V1, the form trap
When we shipped V1 we thought of check-ins as a data collection feature. We modeled it on a Typeform: 12 fields, validation, a "save" button. The launch numbers were embarrassing.
Trainee completion rate at week 1: 87%. Week 2: 64%. Week 6: 31%. By the time we had data the feature had taught coaches that check-ins were a data-collection chore. The fix was not adding fields. It was deleting them.
V2, the un-replied check-in
V2 dropped to 3 questions and shipped on a Sunday-evening schedule. Trainee completion rates jumped: week 1 at 91%, week 6 at 72%. We declared victory. We were wrong.
The number we did not measure was reply rate from coaches. 38% of coach replies came within 24 hours, 22% within 12 hours, 40% never. The 40% never group accounted for almost all the trainee churn at month 3.

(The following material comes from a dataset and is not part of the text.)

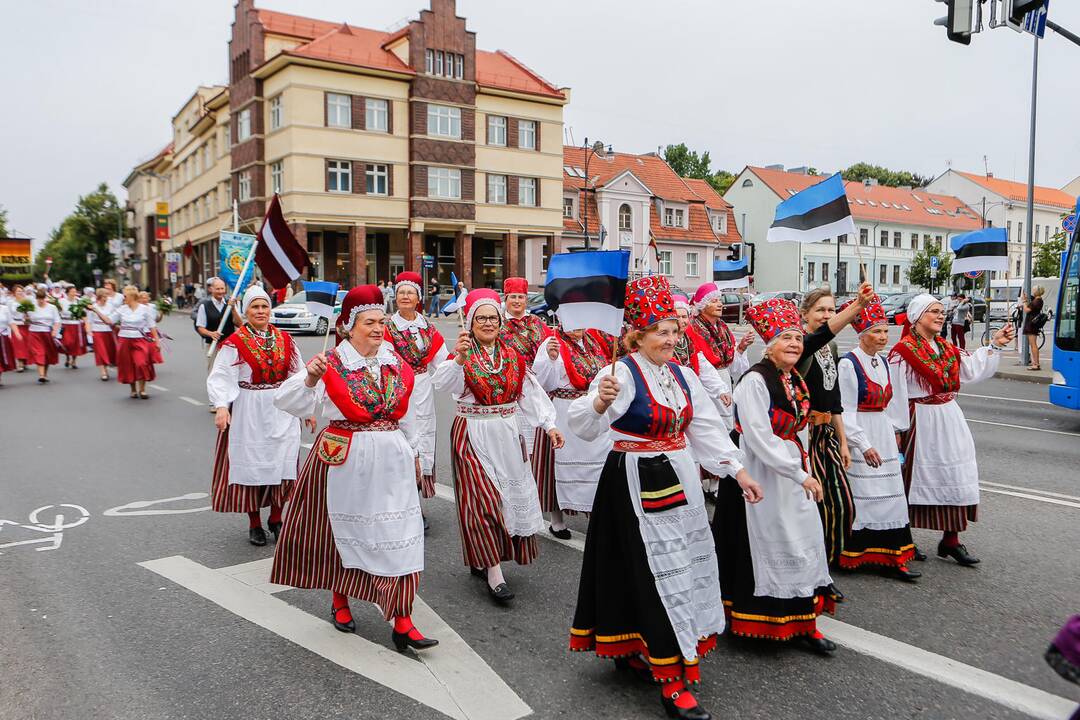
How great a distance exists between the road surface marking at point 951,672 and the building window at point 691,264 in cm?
5634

The check-in feature is not a data feature. It is a conversation feature. V2 built the question half of the conversation and left the reply half as an honor system. Honor systems do not scale.
V3, the reply loop
V3 ships the 3 questions plus a structured reply UX: when a coach opens a check-in to reply, the UI prompts a 4-part template (acknowledge, reflect, change, question). A small "reply by" countdown reminds the coach of the 12-hour window. Coaches who reply within the window get a small achievement badge.
Within 60 days of V3 ship: coach reply rate at 12 hours moved from 22% to 71%. The check-in feature finally did the thing it was supposed to do.
What I learned about building for behavior change
Build for the behavior, not the feature. The first two versions of check-in were features. The third was the behavior. You cannot ship the behavior in V1, because you do not know what it is yet. You ship V1, watch what people do, and rebuild for the actual behavior you observe.
Most coaches I have spoken to about this nod, because the same pattern is true of programs. The first program you write for a client is not the right program. It is the program you needed to write to find out what the right program is.